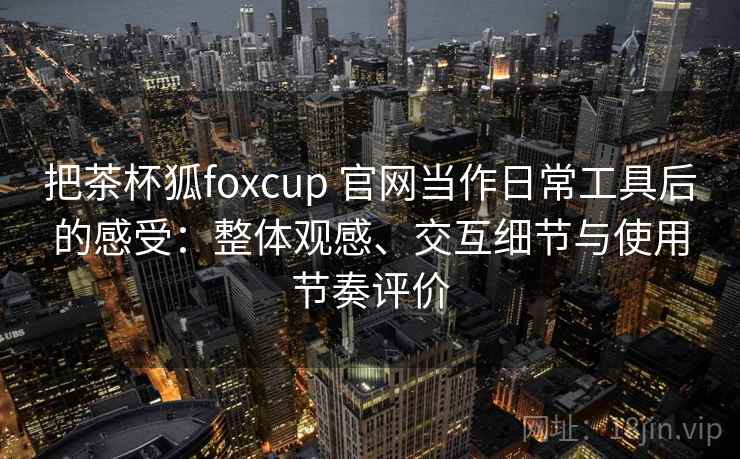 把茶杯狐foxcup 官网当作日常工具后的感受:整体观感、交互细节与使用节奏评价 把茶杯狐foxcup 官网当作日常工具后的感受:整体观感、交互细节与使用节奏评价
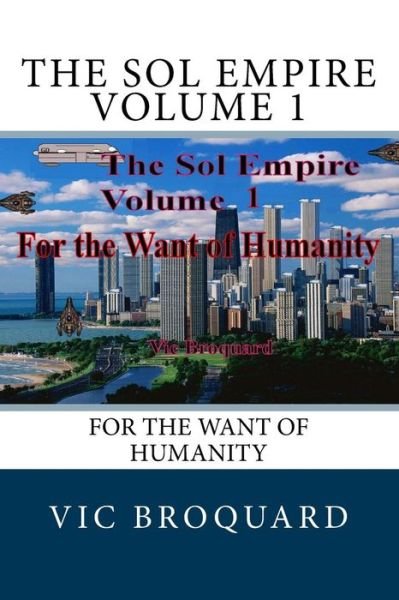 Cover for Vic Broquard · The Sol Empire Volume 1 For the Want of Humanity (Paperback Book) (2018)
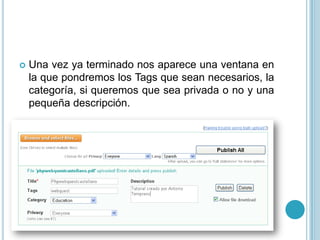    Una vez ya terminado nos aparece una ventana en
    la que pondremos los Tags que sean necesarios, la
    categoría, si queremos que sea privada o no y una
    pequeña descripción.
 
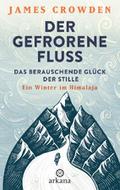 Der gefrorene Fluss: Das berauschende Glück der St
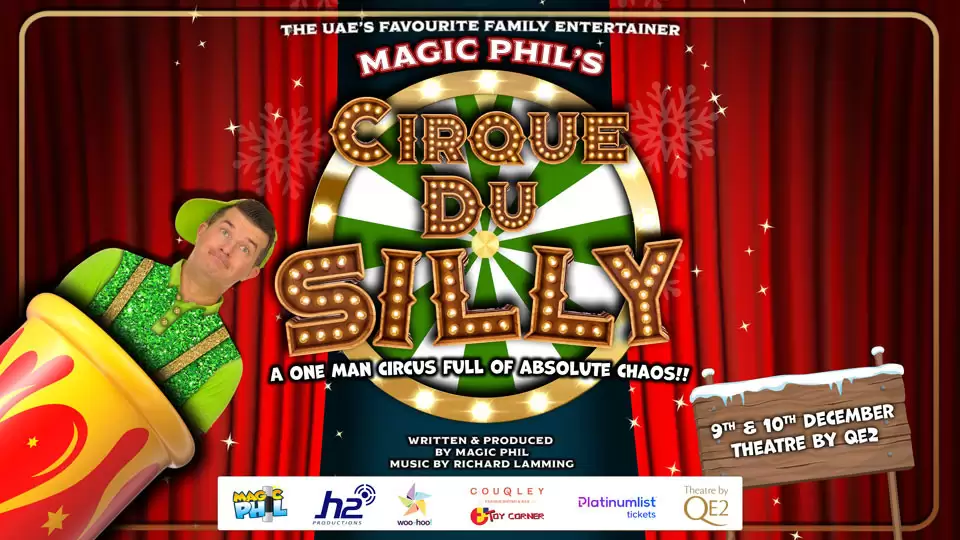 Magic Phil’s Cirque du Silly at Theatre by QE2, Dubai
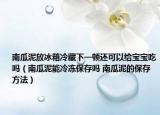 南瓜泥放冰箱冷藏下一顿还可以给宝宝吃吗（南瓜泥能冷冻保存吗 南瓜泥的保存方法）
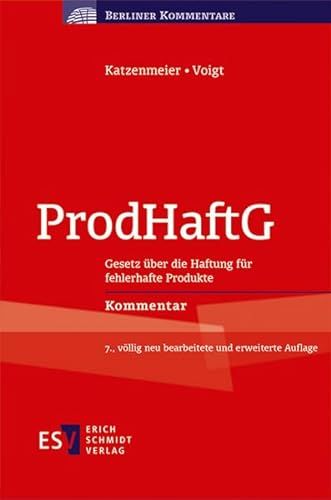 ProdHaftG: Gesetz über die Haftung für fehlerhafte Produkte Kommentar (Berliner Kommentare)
◆ ◆ ◆ ◆ ◆ ◆ ◆
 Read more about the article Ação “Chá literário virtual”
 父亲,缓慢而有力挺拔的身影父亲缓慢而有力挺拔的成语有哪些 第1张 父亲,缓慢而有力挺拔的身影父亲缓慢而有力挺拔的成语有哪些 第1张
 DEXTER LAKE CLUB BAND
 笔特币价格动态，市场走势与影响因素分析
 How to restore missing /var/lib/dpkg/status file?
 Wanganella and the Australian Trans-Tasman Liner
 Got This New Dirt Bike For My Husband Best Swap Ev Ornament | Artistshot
◆ ◆ ◆ ◆ ◆ ◆ ◆
Give back exactly the lines above that run from the one with "Magic Phil’s Cirque" to the one with "ProdHaftG: Gesetz über", including both, with the pictures left out.

- [Task solution]:
 Magic Phil’s Cirque du Silly at Theatre by QE2, Dubai
 南瓜泥放冰箱冷藏下一顿还可以给宝宝吃吗（南瓜泥能冷冻保存吗 南瓜泥的保存方法）
 ProdHaftG: Gesetz über die Haftung für fehlerhafte Produkte Kommentar (Berliner Kommentare)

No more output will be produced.